◆ EXERCISE
With no line left out, restate the data word for word.

◆ SUPPLIED MATERIAL
========
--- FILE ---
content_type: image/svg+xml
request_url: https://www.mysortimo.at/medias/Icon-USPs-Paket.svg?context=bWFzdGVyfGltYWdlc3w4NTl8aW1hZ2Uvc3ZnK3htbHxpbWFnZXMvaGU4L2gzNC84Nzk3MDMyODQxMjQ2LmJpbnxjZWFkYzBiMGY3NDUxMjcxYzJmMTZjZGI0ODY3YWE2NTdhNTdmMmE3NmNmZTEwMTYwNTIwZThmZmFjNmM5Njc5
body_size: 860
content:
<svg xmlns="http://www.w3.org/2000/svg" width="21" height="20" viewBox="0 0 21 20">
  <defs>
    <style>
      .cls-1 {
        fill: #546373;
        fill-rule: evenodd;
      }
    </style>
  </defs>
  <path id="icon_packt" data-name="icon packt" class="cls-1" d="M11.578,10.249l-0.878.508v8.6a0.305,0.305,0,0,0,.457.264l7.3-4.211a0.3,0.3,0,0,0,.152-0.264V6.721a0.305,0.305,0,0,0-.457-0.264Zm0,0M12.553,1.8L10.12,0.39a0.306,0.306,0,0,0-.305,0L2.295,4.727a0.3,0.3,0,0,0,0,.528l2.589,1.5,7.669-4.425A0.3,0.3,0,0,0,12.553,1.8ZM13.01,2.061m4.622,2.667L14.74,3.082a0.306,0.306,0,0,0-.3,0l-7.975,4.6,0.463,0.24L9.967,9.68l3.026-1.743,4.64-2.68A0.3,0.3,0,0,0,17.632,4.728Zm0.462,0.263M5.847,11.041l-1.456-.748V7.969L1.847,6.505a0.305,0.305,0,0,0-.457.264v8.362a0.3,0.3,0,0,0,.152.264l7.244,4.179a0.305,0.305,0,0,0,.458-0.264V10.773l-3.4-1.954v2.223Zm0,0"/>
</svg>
========
◆ OUTPUT FOR THIS TASK
--- FILE ---
content_type: image/svg+xml
request_url: https://www.mysortimo.at/medias/Icon-USPs-Paket.svg?context=bWFzdGVyfGltYWdlc3w4NTl8aW1hZ2Uvc3ZnK3htbHxpbWFnZXMvaGU4L2gzNC84Nzk3MDMyODQxMjQ2LmJpbnxjZWFkYzBiMGY3NDUxMjcxYzJmMTZjZGI0ODY3YWE2NTdhNTdmMmE3NmNmZTEwMTYwNTIwZThmZmFjNmM5Njc5
body_size: 860
content:
<svg xmlns="http://www.w3.org/2000/svg" width="21" height="20" viewBox="0 0 21 20">
  <defs>
    <style>
      .cls-1 {
        fill: #546373;
        fill-rule: evenodd;
      }
    </style>
  </defs>
  <path id="icon_packt" data-name="icon packt" class="cls-1" d="M11.578,10.249l-0.878.508v8.6a0.305,0.305,0,0,0,.457.264l7.3-4.211a0.3,0.3,0,0,0,.152-0.264V6.721a0.305,0.305,0,0,0-.457-0.264Zm0,0M12.553,1.8L10.12,0.39a0.306,0.306,0,0,0-.305,0L2.295,4.727a0.3,0.3,0,0,0,0,.528l2.589,1.5,7.669-4.425A0.3,0.3,0,0,0,12.553,1.8ZM13.01,2.061m4.622,2.667L14.74,3.082a0.306,0.306,0,0,0-.3,0l-7.975,4.6,0.463,0.24L9.967,9.68l3.026-1.743,4.64-2.68A0.3,0.3,0,0,0,17.632,4.728Zm0.462,0.263M5.847,11.041l-1.456-.748V7.969L1.847,6.505a0.305,0.305,0,0,0-.457.264v8.362a0.3,0.3,0,0,0,.152.264l7.244,4.179a0.305,0.305,0,0,0,.458-0.264V10.773l-3.4-1.954v2.223Zm0,0"/>
</svg>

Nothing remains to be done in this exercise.